Excerpts from spatial question data:
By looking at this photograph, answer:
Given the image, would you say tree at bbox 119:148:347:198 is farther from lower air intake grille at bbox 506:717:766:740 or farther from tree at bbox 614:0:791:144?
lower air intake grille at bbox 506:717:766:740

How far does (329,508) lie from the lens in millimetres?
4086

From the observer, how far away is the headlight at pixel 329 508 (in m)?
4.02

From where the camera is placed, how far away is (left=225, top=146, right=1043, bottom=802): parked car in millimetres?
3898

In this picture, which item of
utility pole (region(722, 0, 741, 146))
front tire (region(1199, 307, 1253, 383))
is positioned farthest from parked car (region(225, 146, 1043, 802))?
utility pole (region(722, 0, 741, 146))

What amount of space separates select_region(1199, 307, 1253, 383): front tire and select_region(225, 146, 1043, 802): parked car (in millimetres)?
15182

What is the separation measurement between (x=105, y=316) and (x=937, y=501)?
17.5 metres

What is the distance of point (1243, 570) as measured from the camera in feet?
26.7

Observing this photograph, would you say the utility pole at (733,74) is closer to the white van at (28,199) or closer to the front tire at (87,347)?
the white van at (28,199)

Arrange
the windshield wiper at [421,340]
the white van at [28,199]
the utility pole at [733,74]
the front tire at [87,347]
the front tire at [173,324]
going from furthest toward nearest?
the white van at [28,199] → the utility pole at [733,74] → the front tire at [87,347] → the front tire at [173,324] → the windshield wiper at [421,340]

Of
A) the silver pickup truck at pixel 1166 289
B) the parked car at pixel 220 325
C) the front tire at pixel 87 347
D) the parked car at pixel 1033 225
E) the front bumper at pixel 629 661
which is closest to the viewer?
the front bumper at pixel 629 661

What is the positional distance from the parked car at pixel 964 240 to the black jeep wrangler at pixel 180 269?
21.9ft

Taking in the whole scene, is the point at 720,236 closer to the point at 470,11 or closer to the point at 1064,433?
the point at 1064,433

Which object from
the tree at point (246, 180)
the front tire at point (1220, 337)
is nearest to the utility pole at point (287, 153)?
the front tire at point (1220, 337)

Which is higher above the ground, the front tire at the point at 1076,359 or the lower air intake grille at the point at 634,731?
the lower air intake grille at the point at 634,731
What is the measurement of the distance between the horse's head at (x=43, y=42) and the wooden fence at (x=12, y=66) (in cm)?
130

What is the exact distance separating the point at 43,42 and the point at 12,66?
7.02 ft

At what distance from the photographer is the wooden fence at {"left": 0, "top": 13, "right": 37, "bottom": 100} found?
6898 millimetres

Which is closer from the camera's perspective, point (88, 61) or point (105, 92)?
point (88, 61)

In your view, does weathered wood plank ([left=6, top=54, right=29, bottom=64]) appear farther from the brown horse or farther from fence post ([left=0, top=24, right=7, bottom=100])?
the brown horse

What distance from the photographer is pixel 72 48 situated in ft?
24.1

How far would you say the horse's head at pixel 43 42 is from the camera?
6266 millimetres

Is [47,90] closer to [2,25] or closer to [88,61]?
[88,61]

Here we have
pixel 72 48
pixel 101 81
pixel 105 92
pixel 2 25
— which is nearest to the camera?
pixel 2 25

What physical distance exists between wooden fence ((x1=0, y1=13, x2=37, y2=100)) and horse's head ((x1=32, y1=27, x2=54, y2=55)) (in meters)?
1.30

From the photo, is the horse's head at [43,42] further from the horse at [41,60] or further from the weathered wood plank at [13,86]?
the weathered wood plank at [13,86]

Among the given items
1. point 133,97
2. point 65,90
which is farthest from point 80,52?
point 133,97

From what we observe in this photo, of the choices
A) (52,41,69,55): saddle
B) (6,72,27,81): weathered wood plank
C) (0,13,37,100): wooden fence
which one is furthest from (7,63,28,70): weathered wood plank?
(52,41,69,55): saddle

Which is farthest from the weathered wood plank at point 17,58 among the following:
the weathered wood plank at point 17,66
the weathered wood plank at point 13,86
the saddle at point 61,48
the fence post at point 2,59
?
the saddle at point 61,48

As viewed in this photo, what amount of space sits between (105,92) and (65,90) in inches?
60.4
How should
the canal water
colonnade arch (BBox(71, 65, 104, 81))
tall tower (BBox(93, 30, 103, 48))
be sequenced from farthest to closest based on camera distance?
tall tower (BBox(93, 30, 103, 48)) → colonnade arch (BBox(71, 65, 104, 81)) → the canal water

Problem statement: Recast all of the data above as a Markdown table with two columns, Row and Line. Each non-blank line gets its own row and a running number, and blank lines are left out.

Answer:
| Row | Line |
|---|---|
| 1 | By looking at this photograph, answer: |
| 2 | Given the image, would you say tree at bbox 119:148:347:198 is farther from lower air intake grille at bbox 506:717:766:740 or farther from tree at bbox 614:0:791:144? |
| 3 | lower air intake grille at bbox 506:717:766:740 |
| 4 | How far does (329,508) lie from the lens in millimetres? |
| 5 | 4086 |
| 6 | From the observer, how far away is the headlight at pixel 329 508 (in m)? |
| 7 | 4.02 |
| 8 | From where the camera is placed, how far away is (left=225, top=146, right=1043, bottom=802): parked car in millimetres? |
| 9 | 3898 |
| 10 | In this picture, which item of |
| 11 | utility pole (region(722, 0, 741, 146)) |
| 12 | front tire (region(1199, 307, 1253, 383)) |
| 13 | is positioned farthest from parked car (region(225, 146, 1043, 802))? |
| 14 | utility pole (region(722, 0, 741, 146)) |
| 15 | What amount of space separates select_region(1199, 307, 1253, 383): front tire and select_region(225, 146, 1043, 802): parked car (in millimetres)? |
| 16 | 15182 |
| 17 | What is the separation measurement between (x=105, y=316) and (x=937, y=501)? |
| 18 | 17.5 metres |
| 19 | What is the distance of point (1243, 570) as measured from the camera in feet? |
| 20 | 26.7 |
| 21 | Observing this photograph, would you say the utility pole at (733,74) is closer to the white van at (28,199) or closer to the front tire at (87,347)? |
| 22 | the white van at (28,199) |
| 23 | Arrange |
| 24 | the windshield wiper at [421,340] |
| 25 | the white van at [28,199] |
| 26 | the utility pole at [733,74] |
| 27 | the front tire at [87,347] |
| 28 | the front tire at [173,324] |
| 29 | going from furthest toward nearest? |
| 30 | the white van at [28,199] → the utility pole at [733,74] → the front tire at [87,347] → the front tire at [173,324] → the windshield wiper at [421,340] |
| 31 | Of |
| 32 | A) the silver pickup truck at pixel 1166 289 |
| 33 | B) the parked car at pixel 220 325 |
| 34 | C) the front tire at pixel 87 347 |
| 35 | D) the parked car at pixel 1033 225 |
| 36 | E) the front bumper at pixel 629 661 |
| 37 | which is closest to the viewer? |
| 38 | the front bumper at pixel 629 661 |
| 39 | What is the positional distance from the parked car at pixel 964 240 to the black jeep wrangler at pixel 180 269? |
| 40 | 21.9ft |
| 41 | Taking in the whole scene, is the point at 720,236 closer to the point at 470,11 or closer to the point at 1064,433? |
| 42 | the point at 1064,433 |
| 43 | Which object from |
| 44 | the tree at point (246, 180) |
| 45 | the front tire at point (1220, 337) |
| 46 | is nearest to the utility pole at point (287, 153)? |
| 47 | the front tire at point (1220, 337) |
| 48 | Which is higher above the ground, the front tire at the point at 1076,359 or the lower air intake grille at the point at 634,731? |
| 49 | the lower air intake grille at the point at 634,731 |
| 50 | What is the measurement of the distance between the horse's head at (x=43, y=42) and the wooden fence at (x=12, y=66) (in cm)? |
| 51 | 130 |
| 52 | What is the exact distance separating the point at 43,42 and the point at 12,66? |
| 53 | 7.02 ft |
| 54 | At what distance from the photographer is the wooden fence at {"left": 0, "top": 13, "right": 37, "bottom": 100} found? |
| 55 | 6898 millimetres |
| 56 | Which is closer from the camera's perspective, point (88, 61) or point (105, 92)? |
| 57 | point (88, 61) |
| 58 | In your view, does weathered wood plank ([left=6, top=54, right=29, bottom=64]) appear farther from the brown horse or farther from fence post ([left=0, top=24, right=7, bottom=100])? |
| 59 | the brown horse |
| 60 | What distance from the photographer is pixel 72 48 situated in ft? |
| 61 | 24.1 |
| 62 | How far would you say the horse's head at pixel 43 42 is from the camera? |
| 63 | 6266 millimetres |
| 64 | Is [47,90] closer to [2,25] or closer to [88,61]? |
| 65 | [88,61] |
| 66 | Here we have |
| 67 | pixel 72 48 |
| 68 | pixel 101 81 |
| 69 | pixel 105 92 |
| 70 | pixel 2 25 |
| 71 | — which is nearest to the camera? |
| 72 | pixel 2 25 |
| 73 | What physical distance exists between wooden fence ((x1=0, y1=13, x2=37, y2=100)) and horse's head ((x1=32, y1=27, x2=54, y2=55)) (in meters)? |
| 74 | 1.30 |
| 75 | From the photo, is the horse's head at [43,42] further from the horse at [41,60] or further from the weathered wood plank at [13,86]? |
| 76 | the weathered wood plank at [13,86] |
| 77 | Among the given items |
| 78 | 1. point 133,97 |
| 79 | 2. point 65,90 |
| 80 | which is farthest from point 80,52? |
| 81 | point 133,97 |
| 82 | From what we observe in this photo, of the choices |
| 83 | A) (52,41,69,55): saddle |
| 84 | B) (6,72,27,81): weathered wood plank |
| 85 | C) (0,13,37,100): wooden fence |
| 86 | which one is furthest from (7,63,28,70): weathered wood plank? |
| 87 | (52,41,69,55): saddle |
| 88 | Which is farthest from the weathered wood plank at point 17,58 among the following: |
| 89 | the weathered wood plank at point 17,66 |
| 90 | the weathered wood plank at point 13,86 |
| 91 | the saddle at point 61,48 |
| 92 | the fence post at point 2,59 |
| 93 | ? |
| 94 | the saddle at point 61,48 |
| 95 | As viewed in this photo, what amount of space sits between (105,92) and (65,90) in inches? |
| 96 | 60.4 |
| 97 | How should |
| 98 | the canal water |
| 99 | colonnade arch (BBox(71, 65, 104, 81)) |
| 100 | tall tower (BBox(93, 30, 103, 48)) |
| 101 | be sequenced from farthest to closest based on camera distance? |
| 102 | tall tower (BBox(93, 30, 103, 48)) → colonnade arch (BBox(71, 65, 104, 81)) → the canal water |